◆ Collected data entries ◆
____
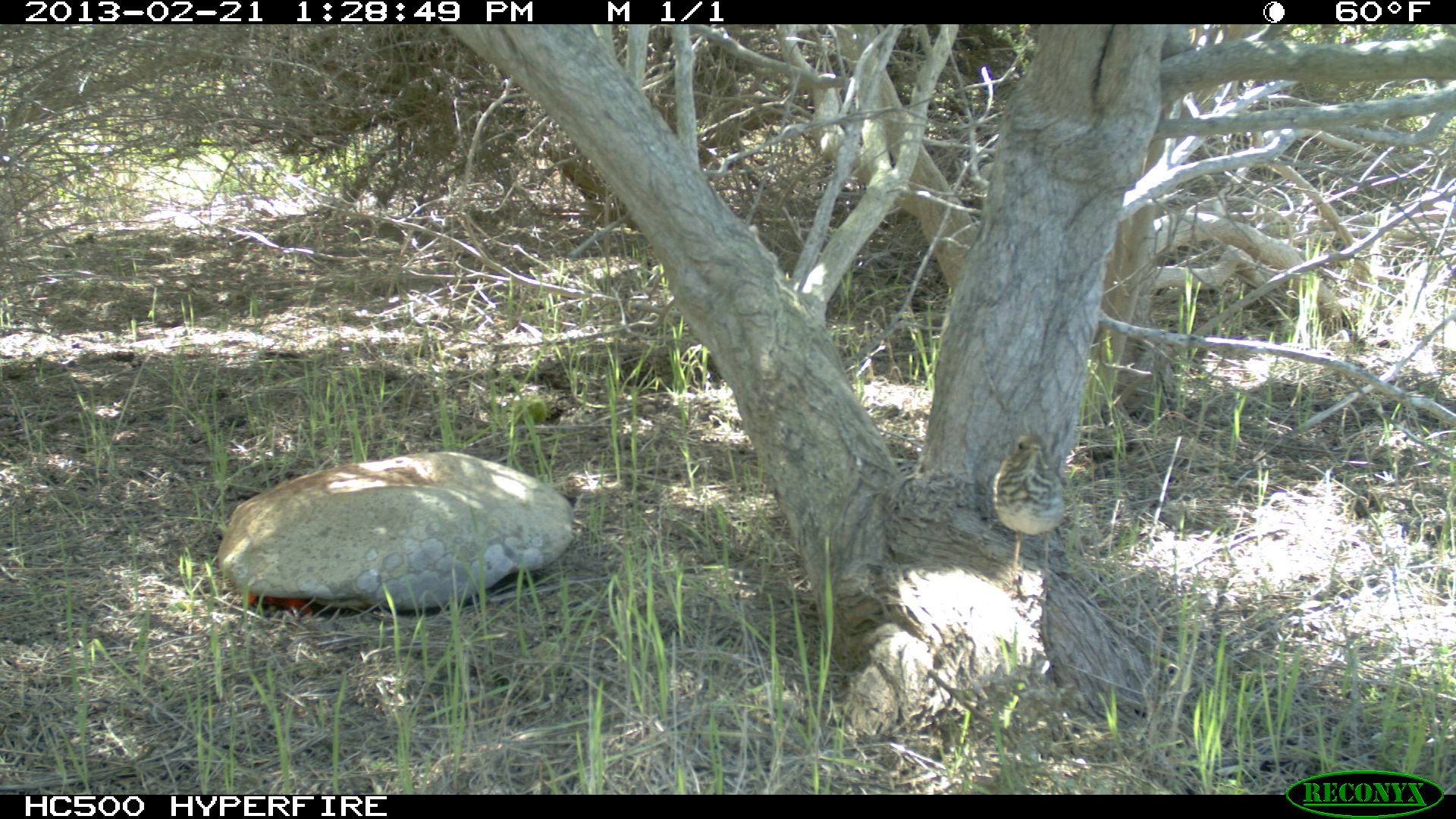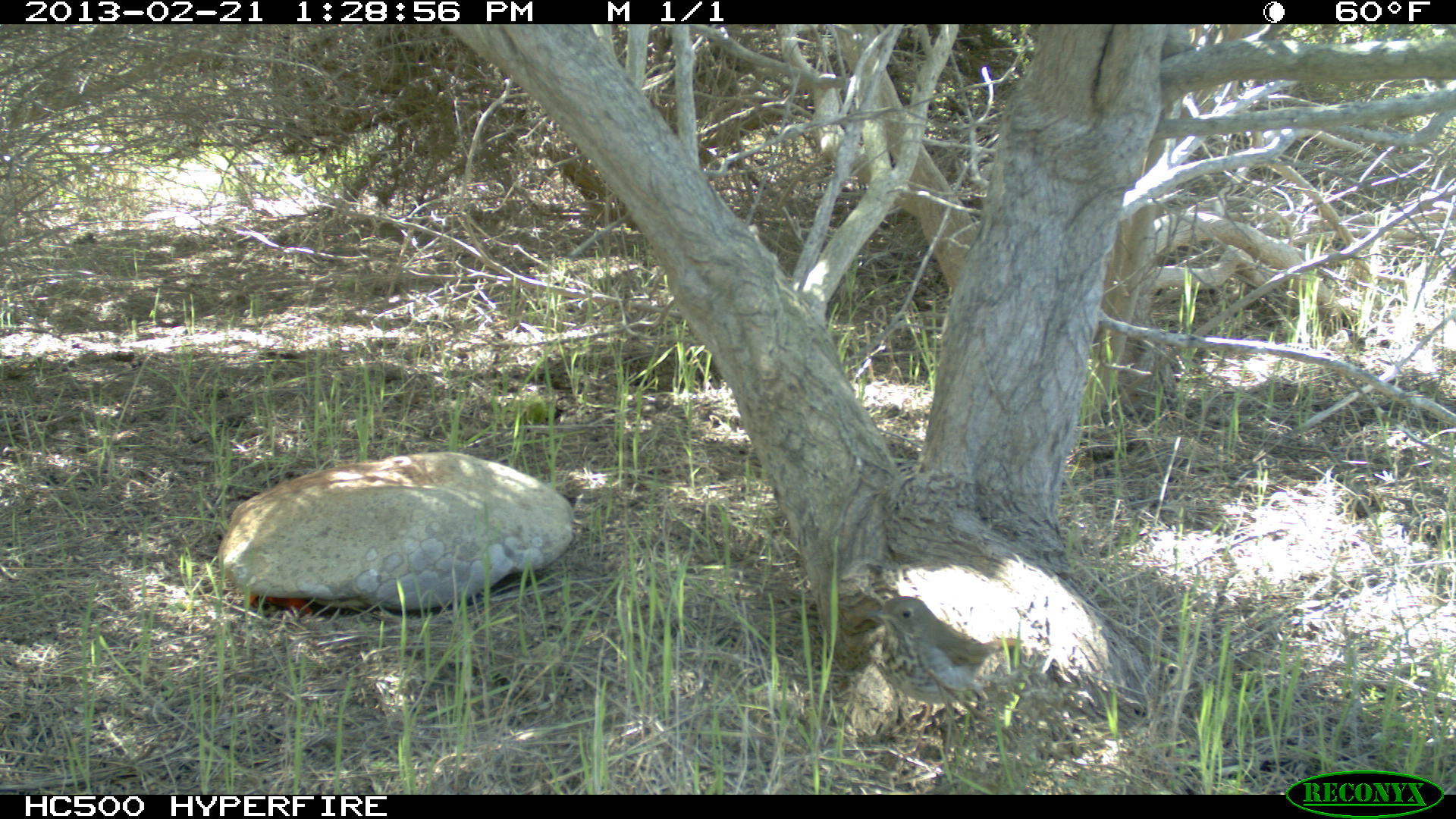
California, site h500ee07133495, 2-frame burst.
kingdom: Animalia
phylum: Chordata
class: Aves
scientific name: Aves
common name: bird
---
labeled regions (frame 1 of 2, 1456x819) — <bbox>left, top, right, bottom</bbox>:
bird: <bbox>993, 433, 1065, 598</bbox>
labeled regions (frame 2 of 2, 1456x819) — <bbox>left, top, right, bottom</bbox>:
bird: <bbox>864, 595, 1022, 758</bbox>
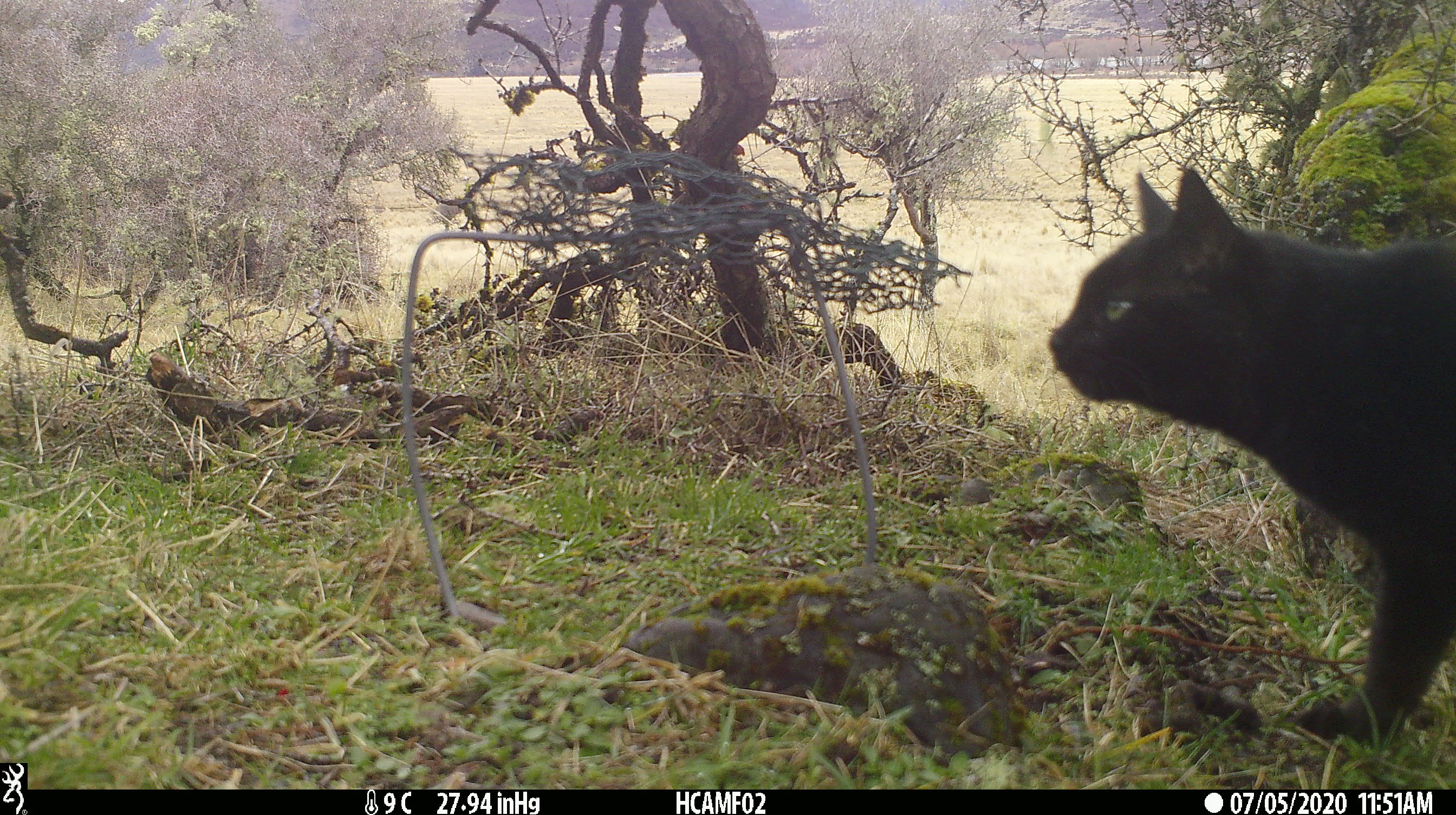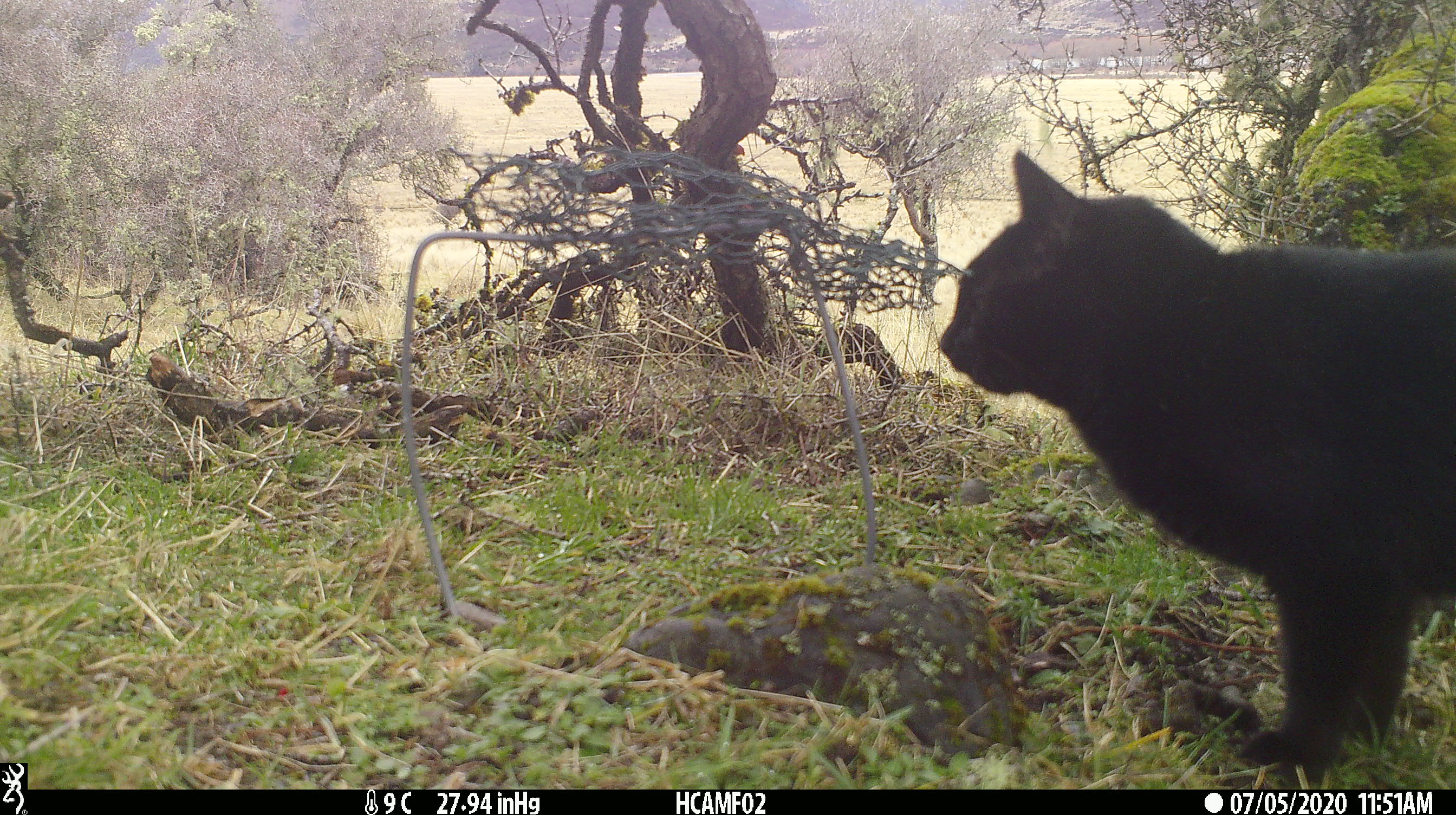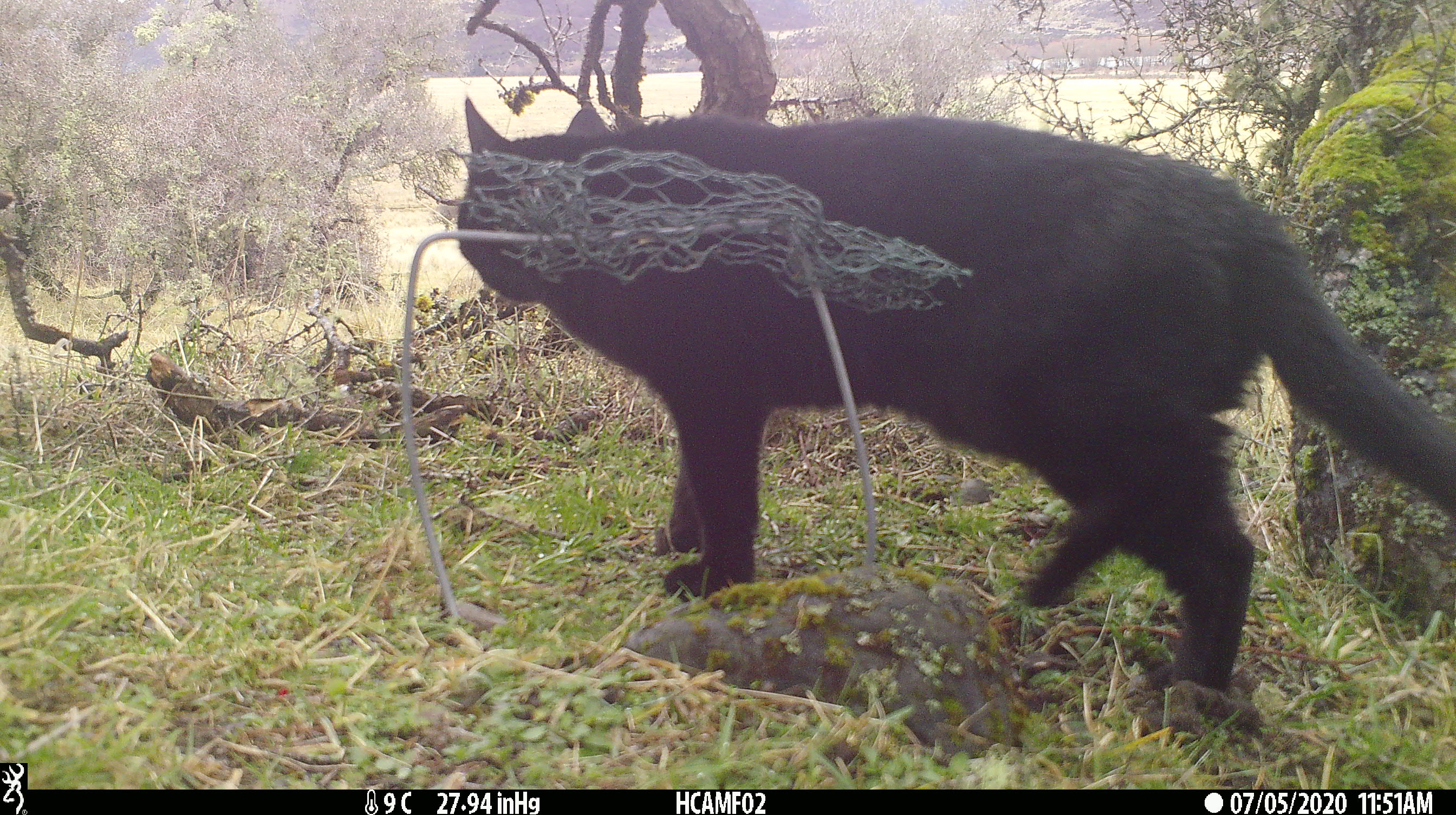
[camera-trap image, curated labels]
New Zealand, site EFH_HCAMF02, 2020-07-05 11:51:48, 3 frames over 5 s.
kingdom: Animalia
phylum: Chordata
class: Mammalia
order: Carnivora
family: Felidae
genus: Felis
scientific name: Felis catus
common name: domestic cat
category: cat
____
◆ AIM OF THE EXERCISE ◆
Show every line of the records above that contains the word "name".

◆ SOLUTION TO THE PROBLEM ◆
scientific name: Aves
common name: bird
scientific name: Felis catus
common name: domestic cat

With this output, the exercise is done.